(Entries taken from a collection)
•••••
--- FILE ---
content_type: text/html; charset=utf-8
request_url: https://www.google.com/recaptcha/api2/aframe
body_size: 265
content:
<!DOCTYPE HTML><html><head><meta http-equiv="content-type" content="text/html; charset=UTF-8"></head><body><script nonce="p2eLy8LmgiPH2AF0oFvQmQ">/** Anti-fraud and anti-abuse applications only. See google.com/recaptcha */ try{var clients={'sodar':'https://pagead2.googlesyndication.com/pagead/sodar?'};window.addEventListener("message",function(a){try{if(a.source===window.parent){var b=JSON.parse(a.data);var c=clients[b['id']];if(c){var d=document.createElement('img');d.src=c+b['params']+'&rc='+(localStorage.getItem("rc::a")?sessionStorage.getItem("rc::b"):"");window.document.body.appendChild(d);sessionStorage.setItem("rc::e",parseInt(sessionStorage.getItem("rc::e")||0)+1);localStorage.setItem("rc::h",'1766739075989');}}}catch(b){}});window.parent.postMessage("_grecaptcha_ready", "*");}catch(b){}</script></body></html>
•••••
Required action: Word for word, write out the data.

Result of the task:
--- FILE ---
content_type: text/html; charset=utf-8
request_url: https://www.google.com/recaptcha/api2/aframe
body_size: 265
content:
<!DOCTYPE HTML><html><head><meta http-equiv="content-type" content="text/html; charset=UTF-8"></head><body><script nonce="p2eLy8LmgiPH2AF0oFvQmQ">/** Anti-fraud and anti-abuse applications only. See google.com/recaptcha */ try{var clients={'sodar':'https://pagead2.googlesyndication.com/pagead/sodar?'};window.addEventListener("message",function(a){try{if(a.source===window.parent){var b=JSON.parse(a.data);var c=clients[b['id']];if(c){var d=document.createElement('img');d.src=c+b['params']+'&rc='+(localStorage.getItem("rc::a")?sessionStorage.getItem("rc::b"):"");window.document.body.appendChild(d);sessionStorage.setItem("rc::e",parseInt(sessionStorage.getItem("rc::e")||0)+1);localStorage.setItem("rc::h",'1766739075989');}}}catch(b){}});window.parent.postMessage("_grecaptcha_ready", "*");}catch(b){}</script></body></html>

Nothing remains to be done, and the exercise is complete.